Горько тебе, город Божий. Горько тебе.
Перешёл «железку», башни остались за спиной. Стал краем Пятницкого кладбища спускаться к базару. Опять Чепуха-на-чепухе вспомнился. Ещё учась в пансионе, собрались ночью идти на кладбище. И почему ночью?! Но дело действительно прелюбопытным казалось. От кого-то из отцовых пациентов Котька узнал, на Пятницком есть странная могила. Захоронена одна голова. Трое суток в великой тайне выдвигали версии, но идти ночью за их разгадкой собрались под Радуницу, праздник поминовения мёртвых. Лаврику не внушала надежды мистическая затея, но невозможно оставить товарища.
Котька сам себя выдал, подбирая экипировку: фетровую шляпу папаши, карбидный фонарь и дедову крылатку. Мать, застав сына за сборами, по странному набору предметов угадала замаячивший вояж и настояла на расспросах в присутствии отца. Котя физиологически не выносил ложь. Планы ночной одиссеи рухнули.
И с каким же облегчением Лаврик выдохнул, когда вылазка сорвалась. Его часто хвалили за правильность. Он с детства не доставлял хлопот взрослым: ни кормилице, ни приходящей няне, ни матери, ни отцу. Он всегда уступал старшим. Подчинялся многочисленным запретам. Сносил укутывание и закармливание. Но, странно, когда его хвалили за верный выбор, правильное решение, достойное поведение – откуда-то снизу, из пустот живота, к сердцу и горлу подступало протестующее недоумение: за что? Ведь так сами и учили его поступать.
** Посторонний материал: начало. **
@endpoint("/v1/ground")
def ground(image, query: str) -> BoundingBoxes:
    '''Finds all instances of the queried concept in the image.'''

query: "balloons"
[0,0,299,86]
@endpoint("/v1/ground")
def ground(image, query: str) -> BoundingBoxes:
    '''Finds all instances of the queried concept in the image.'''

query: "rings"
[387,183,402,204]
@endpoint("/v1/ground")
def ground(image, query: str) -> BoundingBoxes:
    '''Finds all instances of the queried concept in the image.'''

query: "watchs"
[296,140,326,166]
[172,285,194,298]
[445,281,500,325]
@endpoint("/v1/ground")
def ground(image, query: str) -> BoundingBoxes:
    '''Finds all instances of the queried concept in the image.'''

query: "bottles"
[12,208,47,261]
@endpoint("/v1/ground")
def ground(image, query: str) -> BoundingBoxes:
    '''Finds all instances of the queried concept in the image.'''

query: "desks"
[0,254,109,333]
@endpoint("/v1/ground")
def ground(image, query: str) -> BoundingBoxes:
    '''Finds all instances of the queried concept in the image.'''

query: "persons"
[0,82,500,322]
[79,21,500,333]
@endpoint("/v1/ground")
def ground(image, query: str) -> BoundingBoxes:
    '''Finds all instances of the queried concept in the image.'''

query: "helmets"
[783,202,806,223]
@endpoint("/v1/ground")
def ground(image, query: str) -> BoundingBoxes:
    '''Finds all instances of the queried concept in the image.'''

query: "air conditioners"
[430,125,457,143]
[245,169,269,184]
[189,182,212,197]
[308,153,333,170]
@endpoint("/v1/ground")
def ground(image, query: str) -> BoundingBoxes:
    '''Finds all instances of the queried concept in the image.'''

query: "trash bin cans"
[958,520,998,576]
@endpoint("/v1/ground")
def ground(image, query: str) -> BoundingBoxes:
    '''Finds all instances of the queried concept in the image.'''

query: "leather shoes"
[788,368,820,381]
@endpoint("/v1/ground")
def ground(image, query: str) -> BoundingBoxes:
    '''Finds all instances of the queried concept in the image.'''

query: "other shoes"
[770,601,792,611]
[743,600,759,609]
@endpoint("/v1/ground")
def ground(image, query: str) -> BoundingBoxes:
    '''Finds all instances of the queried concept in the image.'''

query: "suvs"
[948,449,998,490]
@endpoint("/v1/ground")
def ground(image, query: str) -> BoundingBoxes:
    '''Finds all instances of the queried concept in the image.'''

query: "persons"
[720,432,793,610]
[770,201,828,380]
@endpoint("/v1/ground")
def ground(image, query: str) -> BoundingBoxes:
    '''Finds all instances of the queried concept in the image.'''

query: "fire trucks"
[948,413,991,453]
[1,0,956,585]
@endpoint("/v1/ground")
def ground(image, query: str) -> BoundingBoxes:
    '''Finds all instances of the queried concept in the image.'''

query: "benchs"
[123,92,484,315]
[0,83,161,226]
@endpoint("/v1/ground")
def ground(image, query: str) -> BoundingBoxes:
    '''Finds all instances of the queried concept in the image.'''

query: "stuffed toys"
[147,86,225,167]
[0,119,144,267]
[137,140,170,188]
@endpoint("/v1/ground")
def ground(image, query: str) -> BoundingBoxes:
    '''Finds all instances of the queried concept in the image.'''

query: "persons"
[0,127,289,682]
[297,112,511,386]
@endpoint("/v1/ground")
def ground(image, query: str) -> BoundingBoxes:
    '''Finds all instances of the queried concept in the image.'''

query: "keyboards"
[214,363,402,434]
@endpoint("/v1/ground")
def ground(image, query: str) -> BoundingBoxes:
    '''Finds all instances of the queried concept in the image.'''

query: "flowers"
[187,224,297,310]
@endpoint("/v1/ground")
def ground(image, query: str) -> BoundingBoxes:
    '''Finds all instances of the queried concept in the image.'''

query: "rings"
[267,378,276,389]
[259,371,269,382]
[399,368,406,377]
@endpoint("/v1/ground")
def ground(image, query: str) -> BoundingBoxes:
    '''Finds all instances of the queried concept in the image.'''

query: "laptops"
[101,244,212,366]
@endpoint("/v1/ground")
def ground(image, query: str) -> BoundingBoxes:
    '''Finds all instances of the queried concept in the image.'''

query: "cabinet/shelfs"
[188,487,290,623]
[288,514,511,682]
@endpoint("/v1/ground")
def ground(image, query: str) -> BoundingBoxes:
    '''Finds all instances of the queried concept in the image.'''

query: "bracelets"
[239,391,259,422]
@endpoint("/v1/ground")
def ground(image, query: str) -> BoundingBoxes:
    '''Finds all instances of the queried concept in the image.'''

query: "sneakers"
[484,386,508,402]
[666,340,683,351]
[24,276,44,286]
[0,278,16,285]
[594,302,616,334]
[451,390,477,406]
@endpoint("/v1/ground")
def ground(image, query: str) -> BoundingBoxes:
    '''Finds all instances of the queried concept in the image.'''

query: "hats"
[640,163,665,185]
Не так ли и все поступают? Не солгал, не обидел, не прекословил – ведь так не трудно быть безупречным. И Лаврик не знал способа прекратить бесконечное «похвальное поведение»; делать гадости и бедокурить ему не по сердцу. А когда с годами то же самое одобрение врождённых черт он стал получать и от людей близко не знавших его, недоумение переросло в раздражение. Словно, он не верил в чужую искренность и собственную заслуженность одобрения: «Лист лавровый, лаврушечка ваша, давит не хуже камушка пудового».
Для друзей-гимназистов, Лаврика и Евса, так и осталось тайной, как голова умершего инженера, защищавшего имущество Маньчжурской железной дороги, оказалась в Москве. Нынче и вовсе не до историй китайцев-боксеров, отрезавших головы. Нынче столько голов покатилось под ноги – не поддается счету.
У рынка совсем стемнело, к вечеру тут пусто. Наплевано, прилавки жиром лоснятся, поблескивают, до завтра здесь будет тихо и не убрано. С утра опять придет лабазник с сахарными головами, торговка с селедкой-заломом, крестьянин с салом и библиотекарь или учитель с подстаканником серебряным, с чашкою фарфоровой или с крестиком нательным золотым – выменять на пару селедок, на шмат сала, на миску картофелин.
Горько тебе, город Божий. Горько жителям твоим.
К храму Илии Пророка так и не подошёл, с Горбатого мостка свернул к тупику. После длинного дня впроголодь возвращался неосвещенными улицами, глядел на черные окна флигеля и Большого дома, сочинял себе: ждали родные, а не дождавшись, задули свечи, улеглись спать, оставив под накрахмаленной салфеткой крокембуш или калач с маком. Обман помог разве что на минуту. Отпер замок, распахнул двери, услыхал глухой звук своего шага в пустоте, да шорох удирающих мышиных лапок по деревянным скамьям, столешнице и половицам – один, один. Вот тут-то и настиг ропот: если б не те – новые, бесшабашные примитивисты с веселыми сумасшедшими глазами, рыскающие по городу с нигилистскими идеями, разрушающие и созидающие на руинах безумцы, оскорбители обитающих в гробницах, бугровщики, ловцы, опустошители, источники энергии разрушения, весельчаки-любители войн и революций, кожаные кентавры, если бы не они – прельщённые – жизнь полная и разумная не пресеклась бы. Мир не рухнул бы. Не снялись бы люди с земель своих. В ропоте таком копилась двойная крамола: неприятие власти и воли Божьей. Он не отважился пойти против Сущего – смирялся с потерей, но против тех, кентавров, не умел быть кротким. И жил, ощущая свою отделенность, вычеркнутость от преобразующих правила жизни. Преобразующие до поры не обращали внимания на устранившегося. Стояние в стороне – единственное сейчас возможное для него положение. Возможный исход – устоять. Жил бесчувственно, отрешённо посреди светопреставления, жил мечтою об опровержении окружающего абсурда: может, и нету никаких большевиков?